Nocturnes_ Five Stories of Music and Nightfall - Kazuo Ishiguro [9]
“No, honey. This is something different. I’m gonna sing to you.”
“Is this some sort of joke?”
“No, honey, it isn’t a joke. This is Venice. It’s what people do here.” He gestured around to me and Vittorio, like our being there proved his point.
“It’s kind of chilly for me out here, sweetie.”
Mr. Gardner did a big sigh. “Then you can listen from inside the room. Go back in the room, honey, make yourself comfortable. Just leave those windows open and you’ll hear us fine.”
She went on gazing down at him for a while, and he went on gazing back up, neither of them saying anything. Then she’d gone inside, and Mr. Gardner seemed disappointed, even though this was exactly what he’d suggested she should do. He lowered his head with another sigh, and I could tell he was hesitating about going ahead. So I said:
“Come on, Mr. Gardner, let’s do it. Let’s do ‘By the Time I Get to Phoenix.’”
And I played gently a little opening figure, no beat yet, the sort of thing that could lead into a song or just as easily fade away. I tried to make it sound like America, sad roadside bars, big long highways, and I guess I was thinking too of my mother, the way I’d come into the room and see her on the sofa gazing at her record sleeve with its picture of an American road, or maybe of the singer sitting in an American car. What I mean is, I tried to play it so my mother would have recognised it as coming from that same world, the world on her record sleeve.

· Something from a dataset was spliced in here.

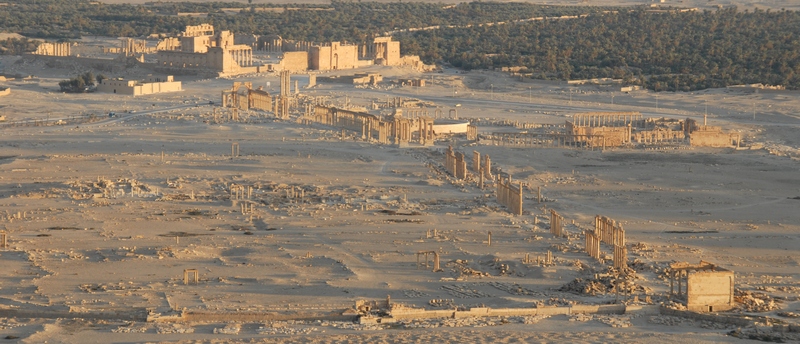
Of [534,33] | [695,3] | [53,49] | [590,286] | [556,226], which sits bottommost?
[590,286]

Then before I realised it, before I’d picked up any steady beat, Mr. Gardner started to sing. His posture, standing in the gondola, was pretty unsteady, and I was afraid he’d lose his balance any moment. But his voice came out just the way I remembered it—gentle, almost husky, but with a huge amount of body, like it was coming through an invisible mike. And like all the best American singers, there was that weariness in his voice, even a hint of hesitation, like he’s not a man accustomed to laying open his heart this way. That’s how all the greats do it.
We went through that song, full of travelling and goodbye. An American man leaving his woman. He keeps thinking of her as he passes through the towns one by one, verse by verse, Phoenix, Albuquerque, Oklahoma, driving down a long road the way my mother never could. If only we could leave things behind like that—I guess that’s what my mother would have thought. If only sadness could be like that.

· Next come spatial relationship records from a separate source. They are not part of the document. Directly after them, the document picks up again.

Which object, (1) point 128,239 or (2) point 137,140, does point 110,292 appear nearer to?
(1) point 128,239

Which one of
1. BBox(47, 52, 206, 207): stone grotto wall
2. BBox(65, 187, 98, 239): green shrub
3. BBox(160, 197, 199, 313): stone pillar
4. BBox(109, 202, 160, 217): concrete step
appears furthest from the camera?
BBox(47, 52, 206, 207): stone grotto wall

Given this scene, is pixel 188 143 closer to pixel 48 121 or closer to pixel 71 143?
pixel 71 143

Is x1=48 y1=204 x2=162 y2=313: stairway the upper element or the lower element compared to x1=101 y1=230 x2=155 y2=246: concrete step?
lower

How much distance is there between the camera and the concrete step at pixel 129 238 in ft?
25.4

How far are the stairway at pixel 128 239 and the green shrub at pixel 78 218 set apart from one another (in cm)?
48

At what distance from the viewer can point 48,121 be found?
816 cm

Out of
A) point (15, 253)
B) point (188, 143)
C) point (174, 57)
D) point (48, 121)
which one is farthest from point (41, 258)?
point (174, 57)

We came to the end and Mr. Gardner said: “Okay, let’s go straight to the next one. ‘I Fall in Love Too Easily.’”
This being my first time playing with Mr. Gardner, I had to feel my way around everything, but we managed okay. After what he’d told me about this song, I kept looking up at that window, but there was nothing from Mrs. Gardner, no movement, no sound, nothing. Then we’d finished, and the quiet and the dark settled around us. Somewhere nearby, I could hear a neighbour pushing open shutters, maybe to hear better. But nothing from Mrs. Gardner’s window.
We did “One for My Baby” very slow, virtually no beat at all, then everything was silent again. We went on looking up at the window, then at last, maybe after a full minute, we heard it. You could only just make it out, but there was no mistaking it. Mrs. Gardner was up there sobbing.

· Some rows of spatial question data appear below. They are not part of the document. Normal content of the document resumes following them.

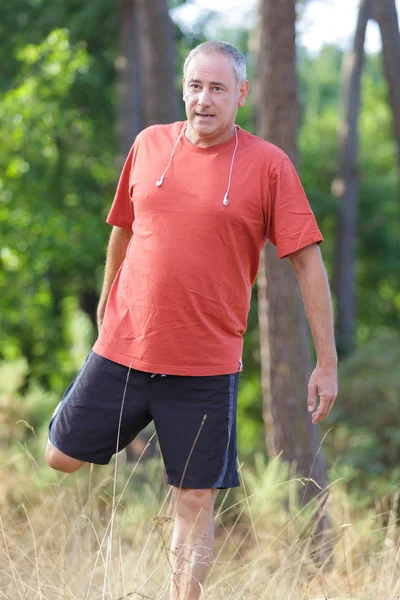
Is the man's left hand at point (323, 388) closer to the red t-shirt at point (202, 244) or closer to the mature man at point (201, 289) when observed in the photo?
the mature man at point (201, 289)

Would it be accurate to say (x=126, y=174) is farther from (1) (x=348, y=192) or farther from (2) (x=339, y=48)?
(2) (x=339, y=48)

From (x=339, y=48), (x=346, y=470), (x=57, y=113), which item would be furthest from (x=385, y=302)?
(x=339, y=48)

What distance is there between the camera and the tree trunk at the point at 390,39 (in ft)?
40.8

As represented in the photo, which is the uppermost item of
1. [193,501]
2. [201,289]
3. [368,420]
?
[201,289]

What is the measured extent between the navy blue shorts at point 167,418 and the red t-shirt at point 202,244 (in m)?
0.07

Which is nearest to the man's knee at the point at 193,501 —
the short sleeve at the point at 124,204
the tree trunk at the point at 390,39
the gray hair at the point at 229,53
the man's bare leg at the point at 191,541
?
the man's bare leg at the point at 191,541

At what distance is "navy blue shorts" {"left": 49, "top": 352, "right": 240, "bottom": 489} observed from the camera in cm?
331

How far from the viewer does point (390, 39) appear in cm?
1245

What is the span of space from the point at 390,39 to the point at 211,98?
9.86 meters

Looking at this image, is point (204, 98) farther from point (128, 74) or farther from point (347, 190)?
point (347, 190)

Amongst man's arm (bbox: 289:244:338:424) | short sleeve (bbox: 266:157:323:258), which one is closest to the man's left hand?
man's arm (bbox: 289:244:338:424)

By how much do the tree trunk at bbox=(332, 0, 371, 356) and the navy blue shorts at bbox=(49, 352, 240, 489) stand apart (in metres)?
13.8

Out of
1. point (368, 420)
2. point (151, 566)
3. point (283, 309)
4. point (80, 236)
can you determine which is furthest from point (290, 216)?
point (80, 236)

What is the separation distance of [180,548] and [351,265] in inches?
593
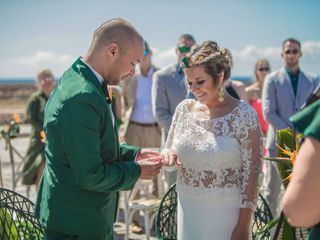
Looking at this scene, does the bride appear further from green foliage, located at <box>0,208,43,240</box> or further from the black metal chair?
green foliage, located at <box>0,208,43,240</box>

“We did it, Mr. Gardner!” I whispered. “We did it. We got her by the heart.”
But Mr. Gardner didn’t seem pleased. He shook his head tiredly, sat down and gestured to Vittorio. “Take us round the other side. It’s time I went in.”
As we started to move again, I thought he was avoiding looking at me, almost like he was ashamed of what we’d just done, and I began thinking maybe this whole plan had been some kind of malicious joke. For all I knew, these songs all held horrible meanings for Mrs. Gardner. So I put my guitar away and sat there, maybe a bit sullen, and that’s how we travelled for a while.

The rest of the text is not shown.